* **Butir Tugas 1**:
Dalam esai tentang cinta, siapa yang disebut sebagai sumber segala kasih sayang dan cinta?
* **Butir Tugas 2**:
Tuliskan kembali bagian esai tentang cinta dengan tepat, mulai dari "Cinta bisa membuat" dan terus sampai "Atas nama cinta.".
* **Butir Tugas 3**:
Tuliskan lanjutan esai tentang cinta setelah kalimat terakhirnya.

Atas Nama Cinta
Cinta, satu kata yang tak kan habis dibicarakan sepanjang waktu, kata yang akan terus laku dijual dalam dunia cerita, dunia layar, dan dunia nyata. Cinta itu tidak bisa dilihat namun nyata bisa dirasakan. Cinta tidak dapat diciptakan atau dipaksakan dan tidak dapat dimusnahkan, hanya dapat beralih bentuk.
Cinta dapat ditemukan pada semua hal.Atas nama cinta banyak orang memperoleh kebahagiaan, atas nama cinta pula banyak orang menuai luka nestapa. Karena cinta seseorang yang gagap tiba-tiba menjadi puitis, karena cinta pula seseorang ahli sastra seolah seperti anak kecil yang baru belajar bicara.
Cinta bisa membuat seorang pengecut menjadi pemberani, membuat yang paling berani menjadi jinak dihadapannya. Demi tak ada lautan yang tak bisa diseberangi, tak ada gunung yang tak bisa didaki. Karena cinta pembunuh akan jadi penyayang yang paling baik, cinta pula yang memberi harapan kepada yang putus asa. Atas nama cinta.
Sungguh mulia cinta, ia putih, suci bersih tanpa noda. Cinta adalah kasih sayang yang tulus, yang diberikan pencipta kita Allah swt., Dialah sumber segala kasih sayang dan cinta yang ada di permukaan bumi dan langit serta yang ada diantara keduanya. Allah-lah yang berkehendak menjadikan setiap akal dan hati kita cenderung pada perasaan saling menyayangi, saling membutuhkan. Bukan hanya butuh untuk dicintai, tapi juga butuh untuk mencintai. Cinta adalah fitrah manusia. Tanpa cinta takkan lengkap keberadaan kita sebagai manusia, takkan sempurna kita sebagai makhluk Allah.

* **Bagian Data**:
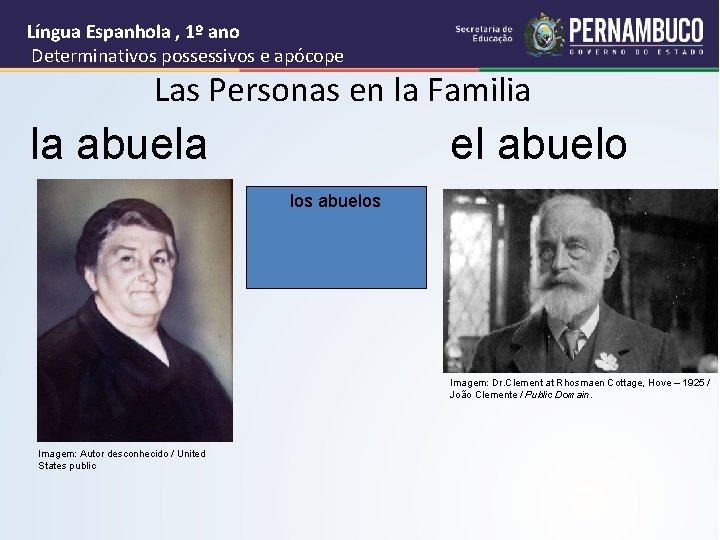 Língua Espanhola , 1º ano Determinativos possessivos e apócope Las Personas en la Familia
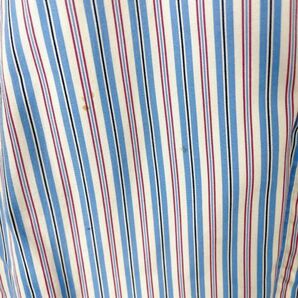ラルフローレン 人気のブルー青ストライプ サイズＭ ＢＤ長袖シャツ メンズ 古着の画像8
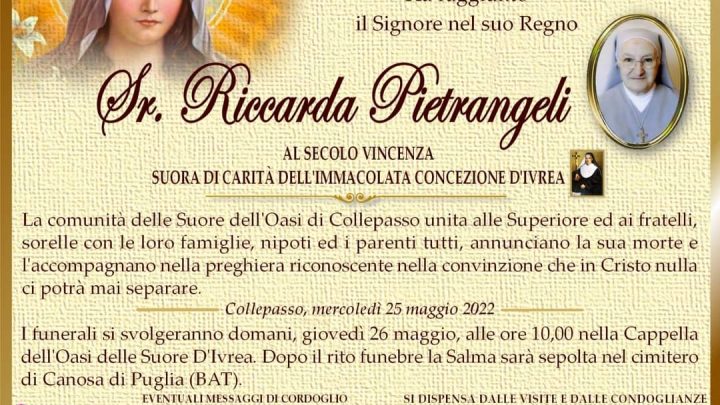 È morta Sr. Riccarda Pietrangeli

* **Jawaban Anda 1**:
Allah swt.

* **Jawaban Anda 2**:
Cinta bisa membuat seorang pengecut menjadi pemberani, membuat yang paling berani menjadi jinak dihadapannya. Demi tak ada lautan yang tak bisa diseberangi, tak ada gunung yang tak bisa didaki. Karena cinta pembunuh akan jadi penyayang yang paling baik, cinta pula yang memberi harapan kepada yang putus asa. Atas nama cinta.

* **Jawaban Anda 3**:
Sejak awal penciptaan kita pun, cinta telah berperan disana. Manusia dimulai dari ketiadaan, ruang kosong tanpa waktu, lalu Allah berkehendak menjadikan kita dengan cinta-Nya. Ditiupkan-Nya ruh kepada kita, yang membuat kita menjadi ada. Yang membuat kita bisa merasakan lezatnya hidangan yang kita santap, sejuknya udara disaat hujan mereda, dan membuat semua indra kita bisa berfungsi. Tanpa kehendak Allah dan tanpa izin-Nya, mustahil semua yang ada pada diri kita bisa kita nikmati. Mustahil.
Lalu kita tumbuh dan berkembang di dalam cinta di rahim ibu kita yang tersayang, yang diawali dari pernikahan mulia ayah dan ibu kita. Mereka berdua setiap hari melihat perkembangan kita. Ayah kita begitu gembira menanti kedatangan kita, ditengah usahanya menafkahi ibu dan calon anaknya serta menabung untuk kelahiran buah hatinya ia tak jarang mengingat kita, selalu terusik kerjanya bila muncul pertanyaan ”apakah anakku baik-baik saja?”. Setiap upah yang ia terima selalu diprioritaskannya untuk kita nanti, sering ayah dan ibu kita menahan lapar dengan alasan ”ini untuk si kecil nanti..”.
Ibu, sungguh tak terhitung jasamu ya ibuku tersayang. Setiap hari kita memberatkan dan membatasi mereka dengan tubuh kita yang setiap hari semakin membesar. Setiap hari disibukkannya dengan membaca buku ”bagaimana mempersiapkan kedatangan seorang bayi?”. Ibu kita makan makanan yang bergizi walaupun saat itu mereka tidak menginginkan, bukan karena apa-apa, karena kita membutuhkan gizi dan makanan yang baik. Di masa-masa menjelang kelahiran, semua keluarga besar bergembira, ayah dan ibu kita berdiskusi memilih nama apa yang paling tepat untuk kita.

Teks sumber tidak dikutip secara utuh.